Volume 2

                    

Tax Matters  Home Office Expenses  Estimated Taxes   Additional Volumes
Tax Matters - Tax Loss Selling of Mutual Funds

Those Painful Minus Signs in Your Portfolio

 Can Ease your Tax Burden

Tax-loss selling essentially involves shedding shares that have lost money since you bought it.  (Even if a fund is down for the year, you can’t take a tax loss unless the shares are below the price you originally paid.)

By selling, you realize a loss that can then be used to offset any capital gains you have earned in another part of your portfolio.  The result: the capital gains tax burden you anticipated is tempered.

Following is a brief guide to the maze of tax-loss selling:

1. How much capital gains can I offset with tax loss selling?
Investors can offset an unlimited amount of mutual funds’ capital gains with tax loss selling of funds.  However, if your net losses exceed your net gains, then an excess $3,000 of losses can be used to offset other income.  If you have more than $3,000 in leftover net losses, the remainder – known as tax loss carry-forwards – can be used in the next year to offset capital gains.
2. Can I buy back the losing fund I just sold, especially if it fits well with my asset allocation?
Investors can repurchase the mutual fund they sold to book a tax loss, but only after a 30-day period.  If you buy the same fund within 30 days, the tax loss that you booked from the sale is considered a “wash-sale, ”that is, you can’t use it at tax time.
3. What mutual funds should I sell if my portfolio holds several losing funds?
While there is no rule against selling every losing fund in your portfolio, there are many reasons not to take such a sweeping approach.  Selling all your losers at once may throw your asset allocation out of whack.  Consider selling funds that have dropped the most.  As a general rule of thumb, look to sell funds that have losses of at least $1,000 or have fallen more than 10% of the amount you invested.  A loss smaller than that amount will generate little tax advantage.  Avoid creating holes in your asset allocation by selling two similar mutual funds at once. 
4. Where can I find more information on tax loss selling?
Seek advice.  Investors should always check in with their accountants or other tax planning professionals. You may find that you already have tax loss carry forwards that can still be used to offset gains.
Home Office Expenses

Effective in 1999, it is easier for taxpayers to qualify a home office as their “principal place of business” for purposes of deducting the expenses of their office.  A home office qualifies as the taxpayer’s “principal place of business” if:

  1. the office is used to conduct administrative or management activities of a trade or business

  2. there is no other fixed location of the trade or business where the taxpayer conducts substantial administrative or management activities of the trade or business.

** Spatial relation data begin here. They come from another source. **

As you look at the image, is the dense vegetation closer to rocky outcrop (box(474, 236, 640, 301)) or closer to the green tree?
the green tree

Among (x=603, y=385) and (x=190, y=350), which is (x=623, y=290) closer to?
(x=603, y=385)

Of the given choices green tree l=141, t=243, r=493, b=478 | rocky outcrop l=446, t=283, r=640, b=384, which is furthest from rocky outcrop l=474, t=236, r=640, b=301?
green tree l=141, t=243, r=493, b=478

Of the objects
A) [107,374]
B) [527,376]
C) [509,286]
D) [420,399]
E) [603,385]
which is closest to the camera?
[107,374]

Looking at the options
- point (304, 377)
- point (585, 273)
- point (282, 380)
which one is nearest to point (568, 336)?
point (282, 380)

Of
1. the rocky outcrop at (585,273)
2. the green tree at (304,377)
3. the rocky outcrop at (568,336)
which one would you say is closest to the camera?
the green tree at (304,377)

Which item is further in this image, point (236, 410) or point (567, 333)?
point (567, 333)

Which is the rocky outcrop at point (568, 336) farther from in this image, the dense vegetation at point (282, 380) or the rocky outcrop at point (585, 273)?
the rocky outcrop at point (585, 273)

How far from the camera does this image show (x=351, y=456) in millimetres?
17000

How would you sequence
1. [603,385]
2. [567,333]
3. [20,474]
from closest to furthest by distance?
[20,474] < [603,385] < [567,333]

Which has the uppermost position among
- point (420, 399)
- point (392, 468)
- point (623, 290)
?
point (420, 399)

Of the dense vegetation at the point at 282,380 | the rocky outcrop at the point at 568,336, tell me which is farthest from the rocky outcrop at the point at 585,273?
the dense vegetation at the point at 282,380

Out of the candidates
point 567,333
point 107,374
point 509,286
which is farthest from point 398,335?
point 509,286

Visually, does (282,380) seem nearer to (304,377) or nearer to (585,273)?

Deductions will be allowed for a home office meeting the two-part test only if the office is exclusively used on a regular basis as a place of business by the taxpayer and, in the case of an employee, only if such exclusive use is for the convenience of the employer.

Estimated Taxes

In the year 2000, taxpayers with AGI in excess of $150,000 may need to increase estimated tax payments to avoid tax penalties.  For 1999, if withholding and estimated tax payments equal at least 105% of the tax shown on the 1998 return, no penalty is imposed. 

 The threshold for the safe harbor increase for 2000 so that a high-income taxpayer must deposit the smaller of 905 of expected tax for 2000, or 106% (108.6% if President Clinton signs the tax legislation passed by Congress) of the tax shown on the 1999 return, in order to avoid penalties.  The first estimated tax payment for 2000 is due April 17, 2000.